Book Review and launch details — Islands of Hope: Pan-Pacific Indigenous Resource Management in a Changing Pacific

Cover of 'Islands of Hope'
by DPA

Review

This remarkably original collection co-edited by Paul D’Arcy and Daya Dakasi Da-Wei Kuan, has drawn together some of the most able scholars in the Pacific, many of them Pacific Islanders. Take Jonathan Kay Kamakawiwoole Osorio, dean of Hawaiinuiākea School of Hawaiian Knowledge at the University of Hawai'i at Manoa, who begins the book with Hawaiian song and who wants us to know that ‘the Kānaka Maoli are still quite alive, we still draw our sustenance and personalities from the 'āina (land) and from our memories of kupuna (ancestors), and we have grown more conscious of our distinctiveness, learning from the moolelo (stories) and mele (chants, songs, poems) we remember and the ones we continue to create’.
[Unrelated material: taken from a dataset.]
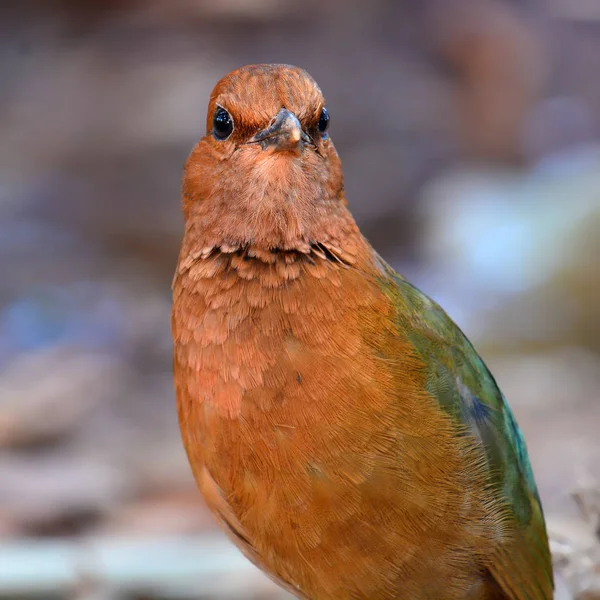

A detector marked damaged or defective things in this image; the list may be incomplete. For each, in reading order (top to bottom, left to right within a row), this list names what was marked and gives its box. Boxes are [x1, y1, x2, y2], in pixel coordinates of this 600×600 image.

rusty-colored bird [170, 63, 552, 596]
There are others: Tamatoa Bambridge from French Polynesia, Sāla George Carter, the Samoan academic who has revealed genuinely Oceanic climate diplomacy to us for the first time; Myjolynne (Mymy) Kim from Chuuk Atoll in the FSM; Daya Dakasi Da-Wei Kuan from the Tayal indigenous people of Taiwan; Regina Macalandag from the Philippines; Chels A. Marshall, an indigenous ecologist from Gumbaynggirr country in northern New South Wales; Roannie Ng Shiu, a Samoan who was for years in the Department of Pacific Affairs and is now in Auckland; Zag Puas from the FSM, the author of Federated States of Micronesia’s Engagement with the Outside World: Control, Self-preservation and Continuity (ANU Press, 2021); and Anita Togolo from PNG, who has a PhD from the ANU. Many other authors may be found in this volume, all steeped in the Pacific and the way Pacific Islanders see the world, especially the natural world.
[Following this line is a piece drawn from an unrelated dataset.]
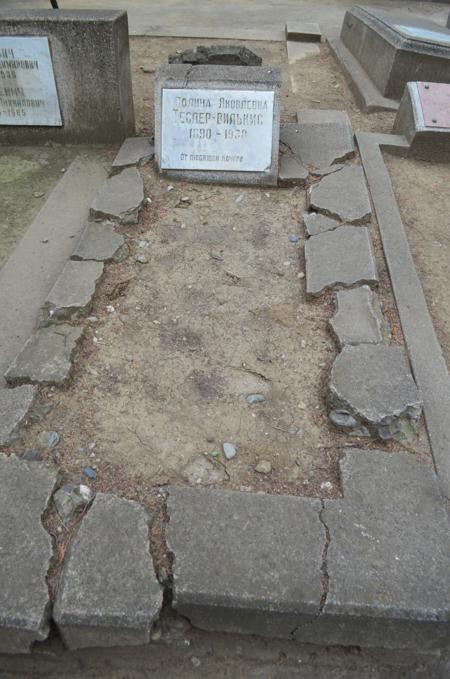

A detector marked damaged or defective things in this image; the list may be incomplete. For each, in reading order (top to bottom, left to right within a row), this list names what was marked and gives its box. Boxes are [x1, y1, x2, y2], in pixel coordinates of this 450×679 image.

The key theme is the empowerment of the indigenous people of the Pacific; enabling them– in the age of climate change, the Anthropocene, and (conceivably) the end of history – to do what they have always done, that is, to act as guardians and custodians of the land and the sea at a time of crisis, magnificently elucidated by Melody Kay in the last chapter.
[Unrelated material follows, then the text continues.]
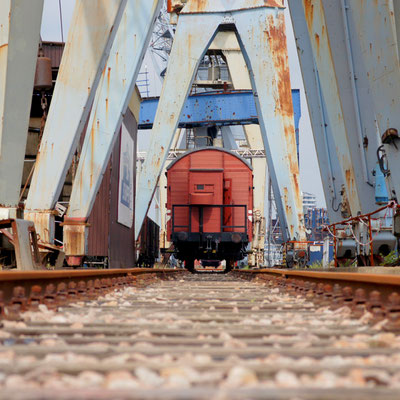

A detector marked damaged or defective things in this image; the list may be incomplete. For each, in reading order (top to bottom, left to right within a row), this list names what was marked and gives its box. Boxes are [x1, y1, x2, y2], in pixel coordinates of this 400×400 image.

Not many books, whether in Pacific Studies or not, are written for the Anthropocene era. This one is. None in Pacific Studies has ever extended the definition of the Pacific region to embrace Taiwan, Chile, the Philippines, northern Australia, Aotearoa, the Galápagos and Ecuador alongside more familiar sites in Vanuatu, Tahiti, Mo'orea, Federated States of Micronesia, and the Pacific Ocean itself. This one does. And somehow the editor and contributors avoid the despair that so often accompanies such reflections. As the title suggests, this is a book about hope, managing the Anthropocene by drawing on indigenous Pacific wisdom.

Book Launch

Islands of Hope: Indigenous Resource Management in a Changing Pacific will be launched officially on 25 July 2023 along with two other books - The Federated States of Micronesia’s Engagement with the Outside World by Gonzaga Puas and The Cambridge History of the Pacific Ocean Vol 1&2 (General Editor Paul D’Arcy).